2015年7月8日水曜日

「国籍とお国柄」

 7月5日の「柴犬とオランダ人と」(というブログ)にギリシャの国民投票のことが載っていました。日本での報道のされ方でもモラル崩壊的なギリシャの現状にあきれ、うんざりしている雰囲気がありありとわかりましたが、このブログを見るとさらに一歩進んで、EUの中心メンバーたる国がギリシャをどうみているかよくわかり、まさに思った通りの反応でした。

 筆者のご夫君のオランダ人が、「カオスだね」と他人事のように語っておりましたが、あの態度はヘルベルトでもまったく同じだったでしょう。ヨーロッパは一つといっても北と南では民族が違うし、気質が全然合わないのです。公には口にできないことですが、北の人たちは腹の底で南の人たちをばかにしきっているのを言葉の端々に感じます。本国の一大事にあたって500ユーロの飛行機代をかけて投票のためにギリシャに帰った同僚の話が出てきましたが、北の合理的な社会生活になじんでしまうと、もう一人の同僚のようにギリシャ人やめてドイツ国籍をとる人がでてくるのも無理からぬこととうなずけます。

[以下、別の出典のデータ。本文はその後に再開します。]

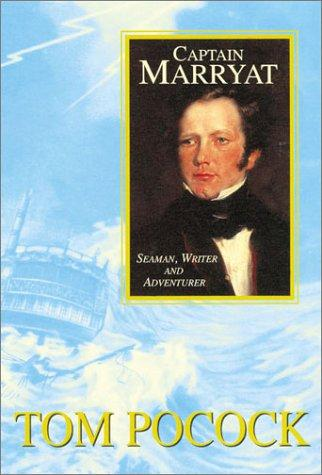 Image for Captain Marryat  : Seaman, Writer, and Adventurer.  First American Edition in dustjacket.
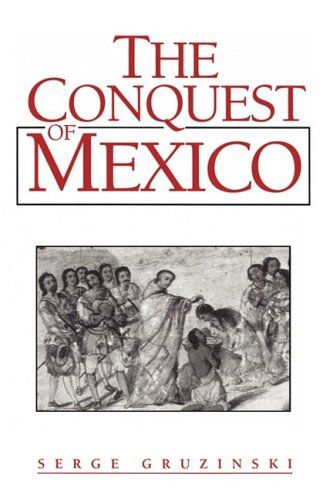 Conquest of Mexico Westernization of Indian Societies from the 16th to the 18th Century  1993 9780745612263 Front Cover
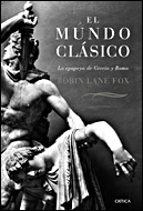 el mundo clasico : la epopeya de grecia y roma robin lane fox 9788484328988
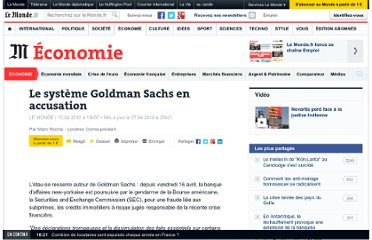 http://www.lemonde.fr/economie/article/2010/04/17/le-systeme-goldman-sachs-en-accusation_1335177_3234.html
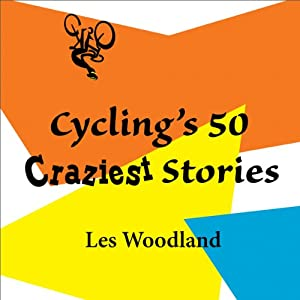 Cycling's 50 Craziest Stories | [Les Woodland]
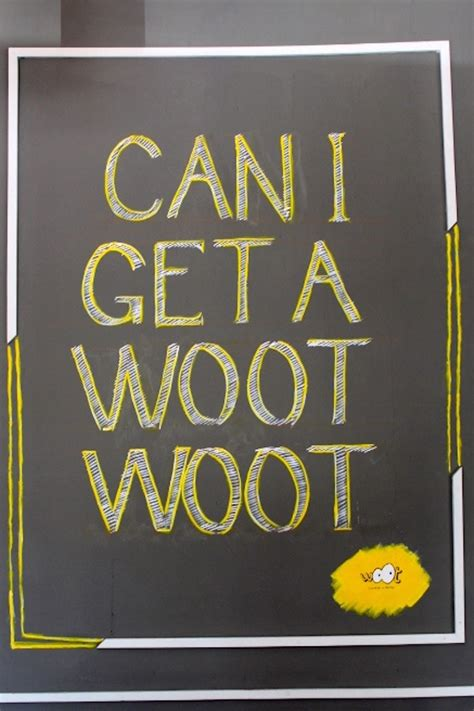 when can a get can i get a woot woot pictures to pin on pinsdaddy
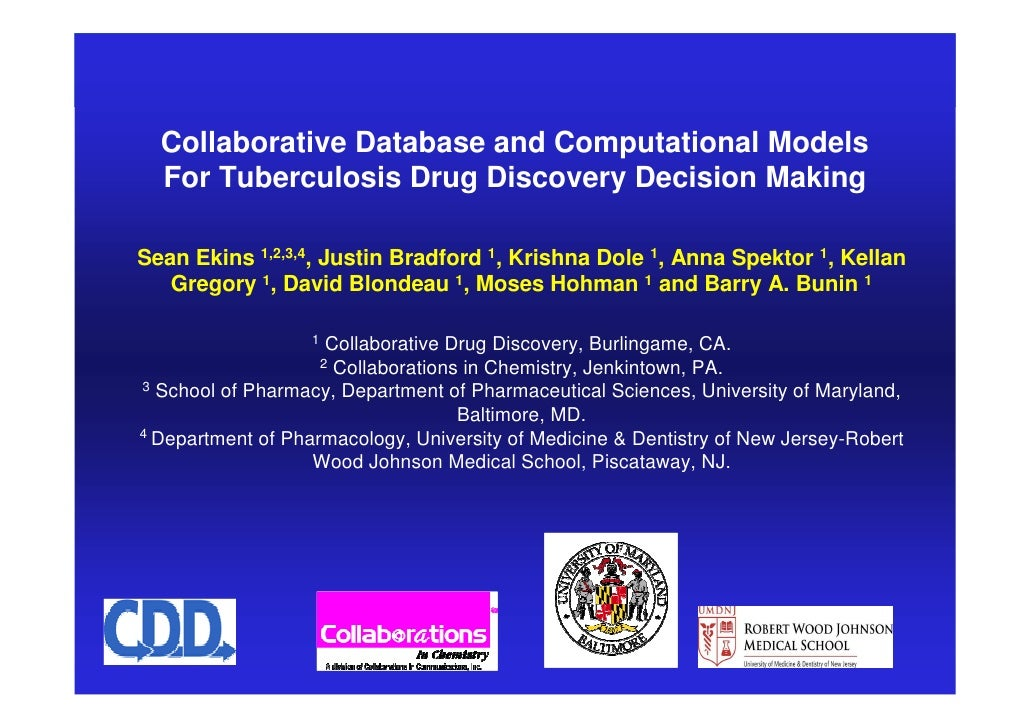 Collaborative Database and Computational Models             For Tuberculosis Drug Discovery Decision Making          Sean ...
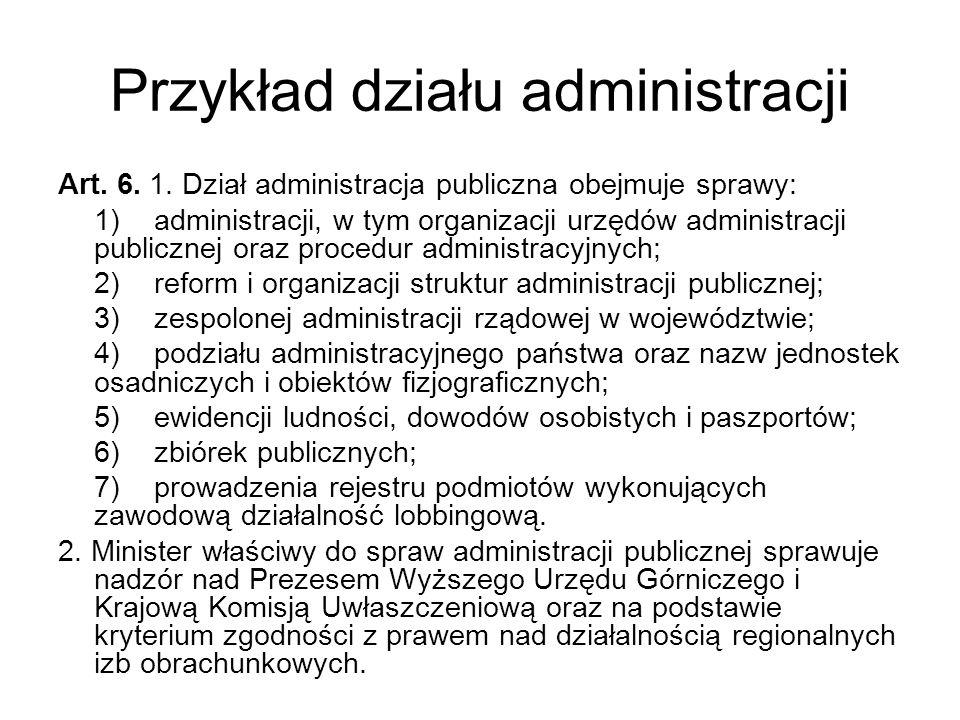 Przykład działu administracji Art. 6. 1. Dział administracja publiczna obejmuje sprawy: 1)administracji, w tym organizacji urzędów administracji publi
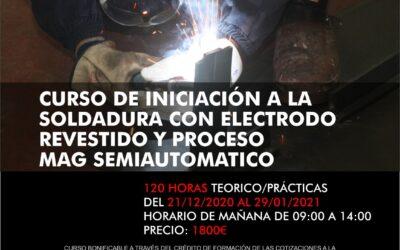 Curso de iniciación a la soldadura con electrodo revestido y proceso MAG semiautomático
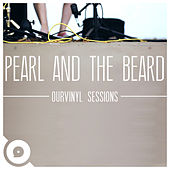 Pearl and The Beard | OurVinyl Sessions by Pearl and The Beard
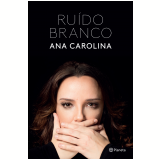 Ruído Branco - Ana Carolina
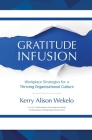 Gratitude Infusion: Workplace Strategies for a Thriving Organizational Culture Cover Image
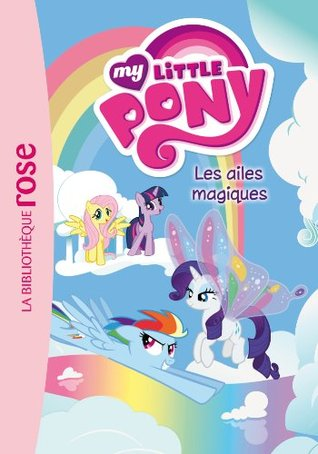 My Little Pony 07 - Les ailes magiques  by  Hasbro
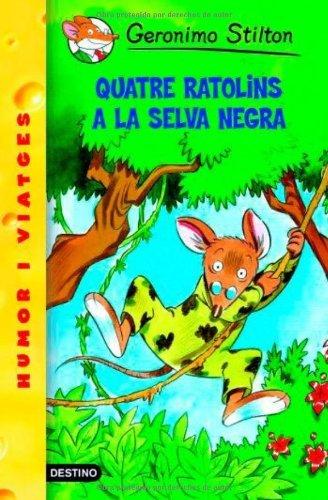 Quatre ratolins a la Selva Negra (Catalan Edition) por Geronimo Stilton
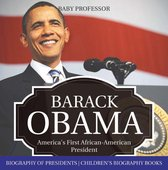 Barack Obama: America's First African-American President - Biography of Presidents | Children's Biography Books
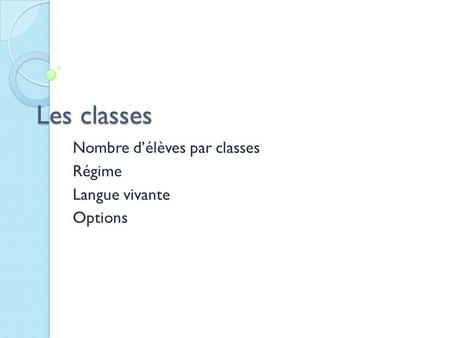 Les classes Nombre d'élèves par classes Régime Langue vivante Options.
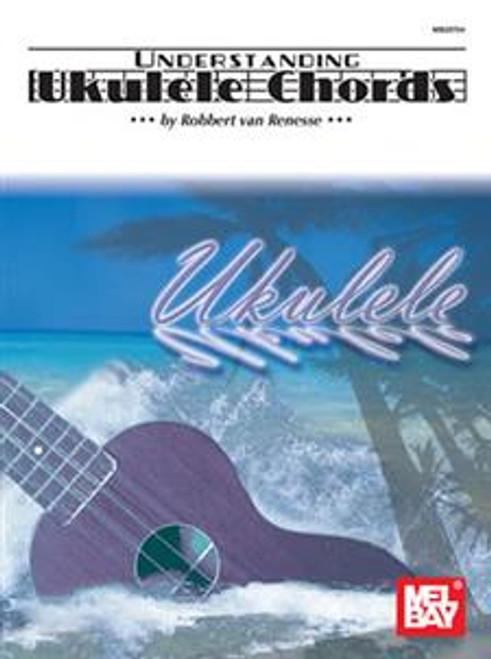 Understanding Ukulele Chords by Robbert van Renesse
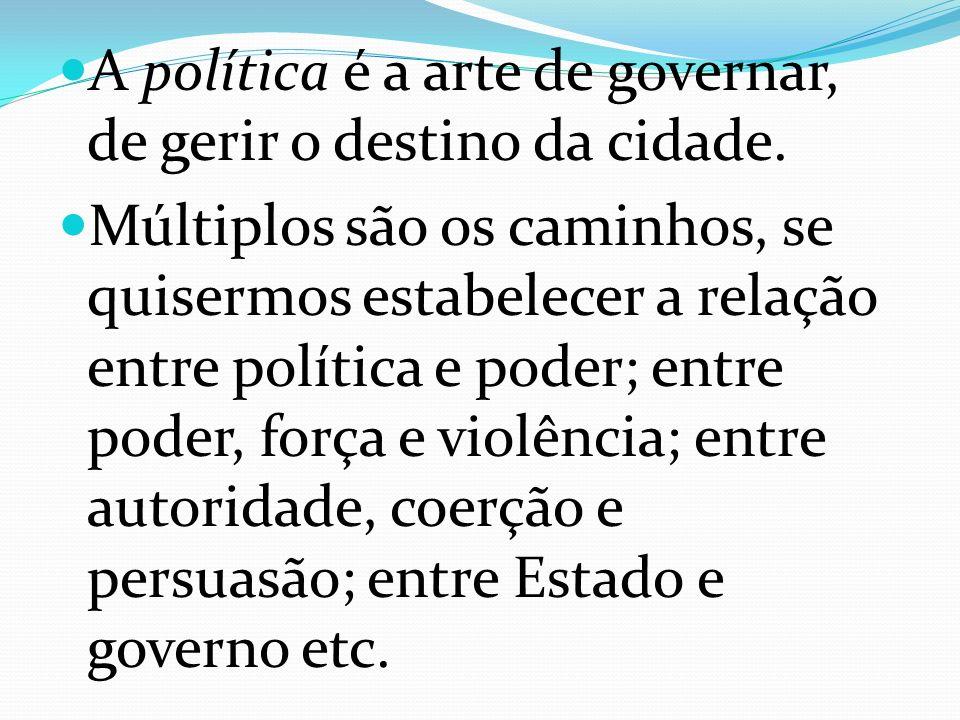A política é a arte de governar, de gerir o destino da cidade. Múltiplos são os caminhos, se quisermos estabelecer a relação entre política e poder; e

 もう一つ面白かったのが、これに関連して筆者が父親から最近聞かれたという言葉、「ミユキは何人(なにじん)なの?」 この場面に柴犬のセナが、「あなたの娘は今も変わらず日本人です」と答え、ご本人も、「何があろうと日本国籍死守しますよ!」とコメント。そうです、そうあるべきです。どこのことだったか記憶があいまいなのですが、昔列車でヨーロッパ大陸を移動していた時のこと、「国境を越えるってどんな感じかな。」と思っていたら、車掌がパスポートを確かめに来ただけで拍子抜けしました。その時、たまたま同じ座席に乗り合わせたバックパッカーのイタリア人と台湾人の女の子のうち、台湾の女の子の方が車掌に連れて行かれてしまいました。彼女のパスポートでは入れなかったのです。

  パスポートに厳然たる価値の差があることを目の前で見たのはこれが初めてでした。その点では日本のパスポートはほぼ最強です。パスポートは国籍のある国で発行されるものですが、どこで生まれたかで待遇が天地の差ほども違ってしまうこれほど理不尽なものもないでしょう。これに関してはただただ日本人に生まれた幸運を感謝するしかありません。国の先人たちが明治以来営々と努力し、国際社会に築き上げてきた地位を象徴するものなのです。ありがたいことです。